"""
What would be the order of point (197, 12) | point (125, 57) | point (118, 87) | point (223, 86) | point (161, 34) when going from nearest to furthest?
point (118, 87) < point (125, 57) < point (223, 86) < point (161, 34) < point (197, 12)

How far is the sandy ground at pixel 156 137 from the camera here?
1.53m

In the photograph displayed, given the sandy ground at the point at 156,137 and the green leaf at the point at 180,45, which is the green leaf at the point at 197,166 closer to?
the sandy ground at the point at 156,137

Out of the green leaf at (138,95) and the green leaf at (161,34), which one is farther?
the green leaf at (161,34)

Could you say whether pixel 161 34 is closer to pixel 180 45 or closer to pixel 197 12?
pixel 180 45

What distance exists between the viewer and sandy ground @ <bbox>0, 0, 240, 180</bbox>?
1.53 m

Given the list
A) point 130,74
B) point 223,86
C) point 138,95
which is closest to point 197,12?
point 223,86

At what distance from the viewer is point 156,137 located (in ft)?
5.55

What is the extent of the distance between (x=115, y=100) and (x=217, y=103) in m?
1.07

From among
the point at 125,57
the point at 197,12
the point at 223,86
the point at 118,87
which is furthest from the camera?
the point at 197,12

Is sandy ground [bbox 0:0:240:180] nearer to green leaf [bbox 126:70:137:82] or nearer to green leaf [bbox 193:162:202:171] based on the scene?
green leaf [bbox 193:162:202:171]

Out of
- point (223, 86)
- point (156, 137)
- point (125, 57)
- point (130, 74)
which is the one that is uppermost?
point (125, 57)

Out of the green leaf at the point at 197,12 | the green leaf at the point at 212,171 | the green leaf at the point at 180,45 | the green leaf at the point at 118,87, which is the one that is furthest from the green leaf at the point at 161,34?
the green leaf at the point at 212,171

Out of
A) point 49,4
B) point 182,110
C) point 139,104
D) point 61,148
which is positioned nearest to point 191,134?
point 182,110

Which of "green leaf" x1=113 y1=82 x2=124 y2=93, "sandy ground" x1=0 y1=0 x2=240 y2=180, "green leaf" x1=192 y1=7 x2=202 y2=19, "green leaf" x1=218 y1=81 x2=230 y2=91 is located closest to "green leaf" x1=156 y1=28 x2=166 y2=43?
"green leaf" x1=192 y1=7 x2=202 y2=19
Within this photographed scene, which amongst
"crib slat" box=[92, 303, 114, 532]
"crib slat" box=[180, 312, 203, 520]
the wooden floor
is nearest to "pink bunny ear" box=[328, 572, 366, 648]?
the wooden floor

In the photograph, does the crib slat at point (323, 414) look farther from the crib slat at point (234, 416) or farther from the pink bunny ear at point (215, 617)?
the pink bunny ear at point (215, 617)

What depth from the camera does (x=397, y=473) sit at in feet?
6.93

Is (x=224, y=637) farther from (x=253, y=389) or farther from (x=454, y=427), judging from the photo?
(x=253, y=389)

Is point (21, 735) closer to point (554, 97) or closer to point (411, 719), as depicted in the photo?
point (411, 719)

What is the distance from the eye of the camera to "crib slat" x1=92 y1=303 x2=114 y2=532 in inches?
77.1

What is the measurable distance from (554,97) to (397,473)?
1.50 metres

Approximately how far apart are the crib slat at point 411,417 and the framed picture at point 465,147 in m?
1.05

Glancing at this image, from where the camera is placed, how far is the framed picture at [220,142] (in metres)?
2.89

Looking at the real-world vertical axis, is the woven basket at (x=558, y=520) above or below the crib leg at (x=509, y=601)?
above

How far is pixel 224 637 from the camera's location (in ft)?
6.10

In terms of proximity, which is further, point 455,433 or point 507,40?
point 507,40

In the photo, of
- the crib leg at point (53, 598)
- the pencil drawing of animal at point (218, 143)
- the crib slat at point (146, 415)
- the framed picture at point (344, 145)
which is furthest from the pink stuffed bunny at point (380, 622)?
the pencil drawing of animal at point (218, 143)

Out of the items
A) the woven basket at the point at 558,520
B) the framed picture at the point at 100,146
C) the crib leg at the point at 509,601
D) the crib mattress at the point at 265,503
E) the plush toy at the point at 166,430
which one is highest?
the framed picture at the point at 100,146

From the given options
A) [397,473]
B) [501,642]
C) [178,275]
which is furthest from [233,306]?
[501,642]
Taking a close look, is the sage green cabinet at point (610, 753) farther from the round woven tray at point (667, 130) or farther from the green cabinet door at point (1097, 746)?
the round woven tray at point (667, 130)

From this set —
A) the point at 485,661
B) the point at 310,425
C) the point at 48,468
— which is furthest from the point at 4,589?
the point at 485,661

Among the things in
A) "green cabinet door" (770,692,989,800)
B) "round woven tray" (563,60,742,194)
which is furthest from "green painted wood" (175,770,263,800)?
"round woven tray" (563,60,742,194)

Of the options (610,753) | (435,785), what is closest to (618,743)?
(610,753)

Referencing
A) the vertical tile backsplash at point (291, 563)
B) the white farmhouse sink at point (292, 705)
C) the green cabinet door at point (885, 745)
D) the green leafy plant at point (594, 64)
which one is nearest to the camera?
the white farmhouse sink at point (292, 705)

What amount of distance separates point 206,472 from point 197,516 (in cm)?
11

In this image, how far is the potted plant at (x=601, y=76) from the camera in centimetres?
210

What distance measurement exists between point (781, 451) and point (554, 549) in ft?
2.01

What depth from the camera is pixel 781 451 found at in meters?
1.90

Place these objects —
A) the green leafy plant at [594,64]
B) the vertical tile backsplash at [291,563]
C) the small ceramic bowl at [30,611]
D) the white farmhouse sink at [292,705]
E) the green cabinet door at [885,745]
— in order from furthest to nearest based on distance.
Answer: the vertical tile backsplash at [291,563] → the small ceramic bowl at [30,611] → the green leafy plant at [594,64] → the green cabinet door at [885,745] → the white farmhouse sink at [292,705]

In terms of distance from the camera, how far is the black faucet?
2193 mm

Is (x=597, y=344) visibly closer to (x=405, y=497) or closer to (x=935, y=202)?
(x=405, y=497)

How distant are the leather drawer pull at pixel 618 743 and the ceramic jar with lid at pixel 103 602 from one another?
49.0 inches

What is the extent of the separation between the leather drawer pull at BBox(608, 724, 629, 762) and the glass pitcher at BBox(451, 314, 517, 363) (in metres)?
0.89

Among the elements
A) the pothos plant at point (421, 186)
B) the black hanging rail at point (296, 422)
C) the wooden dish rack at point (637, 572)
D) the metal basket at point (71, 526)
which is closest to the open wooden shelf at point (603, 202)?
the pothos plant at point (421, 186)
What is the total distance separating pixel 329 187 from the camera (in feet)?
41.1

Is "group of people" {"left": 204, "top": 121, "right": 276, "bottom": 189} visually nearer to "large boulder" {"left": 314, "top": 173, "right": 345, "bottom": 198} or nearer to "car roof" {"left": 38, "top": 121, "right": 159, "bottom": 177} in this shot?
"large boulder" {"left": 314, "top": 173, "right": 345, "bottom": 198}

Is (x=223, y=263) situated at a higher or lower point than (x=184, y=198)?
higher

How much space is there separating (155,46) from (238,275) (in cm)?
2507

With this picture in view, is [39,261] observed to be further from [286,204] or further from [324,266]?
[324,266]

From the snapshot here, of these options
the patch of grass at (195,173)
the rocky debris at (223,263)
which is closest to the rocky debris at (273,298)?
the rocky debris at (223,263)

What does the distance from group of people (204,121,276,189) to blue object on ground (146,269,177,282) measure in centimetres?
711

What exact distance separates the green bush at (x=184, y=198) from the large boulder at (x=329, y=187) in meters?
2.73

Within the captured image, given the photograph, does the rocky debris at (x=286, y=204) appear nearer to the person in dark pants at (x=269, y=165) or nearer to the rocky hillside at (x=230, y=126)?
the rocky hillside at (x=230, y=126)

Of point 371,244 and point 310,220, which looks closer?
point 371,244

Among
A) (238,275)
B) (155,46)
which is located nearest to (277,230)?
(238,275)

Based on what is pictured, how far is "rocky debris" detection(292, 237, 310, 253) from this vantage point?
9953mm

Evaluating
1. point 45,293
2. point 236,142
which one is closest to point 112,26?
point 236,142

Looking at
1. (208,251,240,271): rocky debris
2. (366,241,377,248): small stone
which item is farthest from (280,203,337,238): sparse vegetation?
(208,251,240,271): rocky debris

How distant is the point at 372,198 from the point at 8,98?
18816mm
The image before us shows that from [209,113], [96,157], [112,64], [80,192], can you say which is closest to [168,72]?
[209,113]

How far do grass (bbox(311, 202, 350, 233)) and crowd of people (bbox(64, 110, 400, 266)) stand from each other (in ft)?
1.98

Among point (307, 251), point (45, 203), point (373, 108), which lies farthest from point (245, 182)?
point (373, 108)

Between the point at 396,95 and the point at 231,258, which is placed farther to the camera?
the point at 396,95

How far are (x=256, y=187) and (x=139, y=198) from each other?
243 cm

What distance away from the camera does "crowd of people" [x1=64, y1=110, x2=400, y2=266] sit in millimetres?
"""
> What the exercise asks: Find the line containing "Of point 371,244", then output it and every line after it to the end of the data, exactly.

> Exercise solution:
Of point 371,244 and point 310,220, which looks closer?
point 371,244

Among
A) (238,275)
B) (155,46)
which is located nearest to (277,230)?
(238,275)

Based on what is pictured, how far is "rocky debris" detection(292, 237, 310, 253) from this vantage point?
9953mm

Evaluating
1. point 45,293
2. point 236,142
which one is closest to point 112,26?
point 236,142

Looking at
1. (208,251,240,271): rocky debris
2. (366,241,377,248): small stone
which item is farthest from (280,203,337,238): sparse vegetation?
(208,251,240,271): rocky debris

How distant is the point at 372,198 from the point at 8,98?
18816mm
The image before us shows that from [209,113], [96,157], [112,64], [80,192], can you say which is closest to [168,72]?
[209,113]

How far do grass (bbox(311, 202, 350, 233)) and crowd of people (bbox(64, 110, 400, 266)) stand from each other (in ft)?
1.98

Among point (307, 251), point (45, 203), point (373, 108), which lies farthest from point (245, 182)?
point (373, 108)

Between the point at 396,95 and the point at 231,258, which is placed farther to the camera?
the point at 396,95

How far are (x=256, y=187) and (x=139, y=198) from each other?
243 cm

What distance away from the camera does "crowd of people" [x1=64, y1=110, x2=400, y2=266] sit in millimetres?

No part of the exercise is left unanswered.